TEXT SHOWN
# Skinz180189's 10G(40L) Planted Breeder



## skinz180189 (Jun 26, 2009)

*This tank no longer exists *

Been out and purchased a Superfish Aqua-Qube 40 today. Cost me £55 instead of £70 (they had it listed online at the cheaper price), and I got the driftwood for £2.78. This is purely a tank for dropping the molly and guppy fry from my 60L (15G) into, although I may get an albino bristlenose in there on Algae patrol.

Quick image;









Spec is as follows;
Superfish Aqua-Qube 40L (10G) Tank with Glass Lid
Cheap Filter (Will replace this with an Eheim Aquaball in the near future)
18W of Light (1.8WPG)
No Heater as of yet (will get one soon)

Substrate - JBL Aquabasis, topped with black gravel

Planting List so far;
Java Moss on the wood
Water Wisteria towards the back
Spiral Vallis down the left hand side - blending into the wisteria at the back

Not sure what to do with the foreground yet, shall have to trail through some plants.


----------



## skinz180189 (Jun 26, 2009)

Oh [email protected]*K. Just smashed the glass lid


----------



## skinz180189 (Jun 26, 2009)

Done some purchasing to ease my lid woes!

Purchased the following;

Black Gravel
3m of Transparent Blue Airline
Tetratec APS50 Air Pump
6" Airstone
Eheim Jager 50W Heater

Just waiting on the JBL Aquabasis and I can start setting the tank up.

LFS is looking into getting another Glass lid, however, I think it may be better making a plastic one. He's also going to get some Otocinclus in for me, as he only has one left. I've also adjusted the lighting unit so it sits under my shelves a bit better.


----------



## skinz180189 (Jun 26, 2009)

It's up and running. Planting has slighty changed.

Have 3 mature amazon swords, 13 mature vallis and some cryptocerne sp. in there. Log still needs moss adding, and am waiting on 4 leaved Marsilea for the foreground.

Sneaky shot...


----------



## legomaniac89 (Mar 16, 2008)

WHAT YOU NEED TO DO
A - In the breeder tank thread, what heater did the poster buy after smashing the glass lid?
B - Write the next part of the breeder tank thread, picking up right after its last line.
The lines that come next are from a different source than the tank thread.

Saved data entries
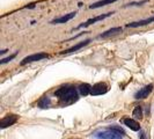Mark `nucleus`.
<instances>
[{
    "label": "nucleus",
    "mask_w": 154,
    "mask_h": 139,
    "mask_svg": "<svg viewBox=\"0 0 154 139\" xmlns=\"http://www.w3.org/2000/svg\"><path fill=\"white\" fill-rule=\"evenodd\" d=\"M56 96L59 97V100L62 101L65 104H71L74 101L78 100V93L74 87H69V86H65L59 88L57 92L54 93Z\"/></svg>",
    "instance_id": "1"
},
{
    "label": "nucleus",
    "mask_w": 154,
    "mask_h": 139,
    "mask_svg": "<svg viewBox=\"0 0 154 139\" xmlns=\"http://www.w3.org/2000/svg\"><path fill=\"white\" fill-rule=\"evenodd\" d=\"M121 133H122V130H118V129H107V130L96 132L95 137L97 139H123Z\"/></svg>",
    "instance_id": "2"
},
{
    "label": "nucleus",
    "mask_w": 154,
    "mask_h": 139,
    "mask_svg": "<svg viewBox=\"0 0 154 139\" xmlns=\"http://www.w3.org/2000/svg\"><path fill=\"white\" fill-rule=\"evenodd\" d=\"M49 57V54H45V52H38V54H30V56H27L24 57L22 60H21V65H26L28 63H32V62H38V60H43Z\"/></svg>",
    "instance_id": "3"
},
{
    "label": "nucleus",
    "mask_w": 154,
    "mask_h": 139,
    "mask_svg": "<svg viewBox=\"0 0 154 139\" xmlns=\"http://www.w3.org/2000/svg\"><path fill=\"white\" fill-rule=\"evenodd\" d=\"M114 14V12H109V13H104V14H101L99 16H95V17H92V19H89L88 21H86L85 23H81L78 28H85V27H89V26H92L94 24L95 22H97V21H101V20H104L106 17H109L110 15H112Z\"/></svg>",
    "instance_id": "4"
},
{
    "label": "nucleus",
    "mask_w": 154,
    "mask_h": 139,
    "mask_svg": "<svg viewBox=\"0 0 154 139\" xmlns=\"http://www.w3.org/2000/svg\"><path fill=\"white\" fill-rule=\"evenodd\" d=\"M17 119H19V116L14 115V114H11V115L5 116V117L0 121V126H1L2 129H5V128L11 126V125H13L14 123H16Z\"/></svg>",
    "instance_id": "5"
},
{
    "label": "nucleus",
    "mask_w": 154,
    "mask_h": 139,
    "mask_svg": "<svg viewBox=\"0 0 154 139\" xmlns=\"http://www.w3.org/2000/svg\"><path fill=\"white\" fill-rule=\"evenodd\" d=\"M108 92V86L104 82H99L96 85H94L92 87V95H102L104 93Z\"/></svg>",
    "instance_id": "6"
},
{
    "label": "nucleus",
    "mask_w": 154,
    "mask_h": 139,
    "mask_svg": "<svg viewBox=\"0 0 154 139\" xmlns=\"http://www.w3.org/2000/svg\"><path fill=\"white\" fill-rule=\"evenodd\" d=\"M77 15V13L75 12H72V13H69V14H65V15L60 16V17H58V19H54L51 21V24H60V23H66L67 21L69 20H72L74 16Z\"/></svg>",
    "instance_id": "7"
},
{
    "label": "nucleus",
    "mask_w": 154,
    "mask_h": 139,
    "mask_svg": "<svg viewBox=\"0 0 154 139\" xmlns=\"http://www.w3.org/2000/svg\"><path fill=\"white\" fill-rule=\"evenodd\" d=\"M153 91V85L151 84V85H147L145 86L144 88H141L139 92L136 93V95H134V97L136 99H145V97H147L148 96V94Z\"/></svg>",
    "instance_id": "8"
},
{
    "label": "nucleus",
    "mask_w": 154,
    "mask_h": 139,
    "mask_svg": "<svg viewBox=\"0 0 154 139\" xmlns=\"http://www.w3.org/2000/svg\"><path fill=\"white\" fill-rule=\"evenodd\" d=\"M89 42H91V39H86V41H84V42H80V43H78V44H75V45H73L72 48L67 49V50H64V51H62L60 54H72V52H75V51H78V50H80L81 48H84V46L87 45Z\"/></svg>",
    "instance_id": "9"
},
{
    "label": "nucleus",
    "mask_w": 154,
    "mask_h": 139,
    "mask_svg": "<svg viewBox=\"0 0 154 139\" xmlns=\"http://www.w3.org/2000/svg\"><path fill=\"white\" fill-rule=\"evenodd\" d=\"M152 22H154V16H151V17L145 19V20H140V21H137V22L128 23L126 27L128 28H137V27H143V26H146V24H149Z\"/></svg>",
    "instance_id": "10"
},
{
    "label": "nucleus",
    "mask_w": 154,
    "mask_h": 139,
    "mask_svg": "<svg viewBox=\"0 0 154 139\" xmlns=\"http://www.w3.org/2000/svg\"><path fill=\"white\" fill-rule=\"evenodd\" d=\"M123 123L128 126V128H130L131 130L133 131H138L140 130V125L137 121H134V119H132V118H124L123 119Z\"/></svg>",
    "instance_id": "11"
},
{
    "label": "nucleus",
    "mask_w": 154,
    "mask_h": 139,
    "mask_svg": "<svg viewBox=\"0 0 154 139\" xmlns=\"http://www.w3.org/2000/svg\"><path fill=\"white\" fill-rule=\"evenodd\" d=\"M121 31H122V27H114V28H111V29H109V30L102 32L100 35V37L101 39H104V37H108L110 35H114V34L121 32Z\"/></svg>",
    "instance_id": "12"
},
{
    "label": "nucleus",
    "mask_w": 154,
    "mask_h": 139,
    "mask_svg": "<svg viewBox=\"0 0 154 139\" xmlns=\"http://www.w3.org/2000/svg\"><path fill=\"white\" fill-rule=\"evenodd\" d=\"M117 0H100V1H97V2H95V4H93L89 6L91 9L93 8H99V7H103V6H107V5H110V4H112V2H115Z\"/></svg>",
    "instance_id": "13"
},
{
    "label": "nucleus",
    "mask_w": 154,
    "mask_h": 139,
    "mask_svg": "<svg viewBox=\"0 0 154 139\" xmlns=\"http://www.w3.org/2000/svg\"><path fill=\"white\" fill-rule=\"evenodd\" d=\"M79 92L81 93L84 96H86V95L92 93V86L88 85V84H82V85L79 86Z\"/></svg>",
    "instance_id": "14"
},
{
    "label": "nucleus",
    "mask_w": 154,
    "mask_h": 139,
    "mask_svg": "<svg viewBox=\"0 0 154 139\" xmlns=\"http://www.w3.org/2000/svg\"><path fill=\"white\" fill-rule=\"evenodd\" d=\"M133 116L136 117V118H141V116H143V110L140 107H136L134 110H133Z\"/></svg>",
    "instance_id": "15"
},
{
    "label": "nucleus",
    "mask_w": 154,
    "mask_h": 139,
    "mask_svg": "<svg viewBox=\"0 0 154 139\" xmlns=\"http://www.w3.org/2000/svg\"><path fill=\"white\" fill-rule=\"evenodd\" d=\"M15 57H16V54H11L9 57H6V58H2V59H1V62H0V64H2V65H4V64H6V63L11 62L12 59H14Z\"/></svg>",
    "instance_id": "16"
},
{
    "label": "nucleus",
    "mask_w": 154,
    "mask_h": 139,
    "mask_svg": "<svg viewBox=\"0 0 154 139\" xmlns=\"http://www.w3.org/2000/svg\"><path fill=\"white\" fill-rule=\"evenodd\" d=\"M148 0H143V1H139V2H132V4H129L128 6H138V5H143V4H145L147 2Z\"/></svg>",
    "instance_id": "17"
},
{
    "label": "nucleus",
    "mask_w": 154,
    "mask_h": 139,
    "mask_svg": "<svg viewBox=\"0 0 154 139\" xmlns=\"http://www.w3.org/2000/svg\"><path fill=\"white\" fill-rule=\"evenodd\" d=\"M27 8H34L35 7V4H30V5H28V6H26Z\"/></svg>",
    "instance_id": "18"
},
{
    "label": "nucleus",
    "mask_w": 154,
    "mask_h": 139,
    "mask_svg": "<svg viewBox=\"0 0 154 139\" xmlns=\"http://www.w3.org/2000/svg\"><path fill=\"white\" fill-rule=\"evenodd\" d=\"M6 52H7V50H1V54H6Z\"/></svg>",
    "instance_id": "19"
}]
</instances>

TASK RESPONSES
A - An Eheim Jager 50W heater.

B -
Looks like a good start. If you can get your hands on some dwarf hairgrass, I think it would look pretty nice in the foreground


----------



## skinz180189 (Jun 26, 2009)

legomaniac89 said:


> Looks like a good start. If you can get your hands on some dwarf hairgrass, I think it would look pretty nice in the foreground


Think it will work well with the Marsilea? Eeek can only find it for £30 on ebay delivered from Malaysia!

Had to order an Eheim Aquaball, the cheap filter is far too noisy. Can't sleep with that racket going.


----------



## skinz180189 (Jun 26, 2009)

Water has cleared up a fair bit whilst I've been at work. That is without a water change, just the filter off overnight. Must have given the dust time to settle down.


----------



## skinz180189 (Jun 26, 2009)

Quick shot showing the Marsilea is in (can barely tell yet)


----------



## ZooTycoonMaster (Jan 2, 2008)

I see no Marselia:icon_roll


----------



## skinz180189 (Jun 26, 2009)

ZooTycoonMaster said:


> I see no Marselia:icon_roll


Look harder then. It's the deleafed stems up front.


----------



## ZooTycoonMaster (Jan 2, 2008)

skinz180189 said:


> Look harder then. It's the deleafed stems up front.


Oh you de-leafed them.

Wait, why?!?!?:icon_eek:


----------



## skinz180189 (Jun 26, 2009)

ZooTycoonMaster said:


> Oh you de-leafed them.
> 
> Wait, why?!?!?:icon_eek:


Because they had been allowed to grow over 10cm tall and had been grown emmersed. So I trimmed them right back so that it will hopefully carpet better.


----------



## skinz180189 (Jun 26, 2009)

I officially hate Aquabasis. Cleaned pretty much 3/4s of the water out, cleaned everything, then the swords decided to uproot themselves. So my water is now cloudy as hell again, grrrr.

Trimmed the crypt(s) up, 1 of the 3 had completely melted so that's been chucked, the other 2 are very bare, a few leaves between them.
Some of the Marsilea are growing heads, a lot of dead vallis has been chopped out, one sword has been moved to the 60l tank, and the other 2 have had a trim down.

Air stone is annoying me too, it's too big to fit between/behind any plant, so that will be getting replaced tomorrow. I'm supposed to be getting 2 otos either tomorrow or wednesday, but not so sure if I should now the water's so cloudy again.


----------



## CAM6467 (Feb 11, 2009)

It looks like it's in a bad spot for maintenance. Is it difficult getting your hands in the tank with is being under that shelf? Other than that, this thing looks nice. I like the depth of the thing, and I'm interested to see how you do with it.


----------



## skinz180189 (Jun 26, 2009)

I've got a 6" gap between the tank and the bottom of the shelf, but I can drain some water slide it forward if I need more room.


----------



## skinz180189 (Jun 26, 2009)

Another Quick Update...

Marsilea growth...









Crypt...









Overall shot...









Have some filter floss in the aquaball now, it cleared my water up a treat.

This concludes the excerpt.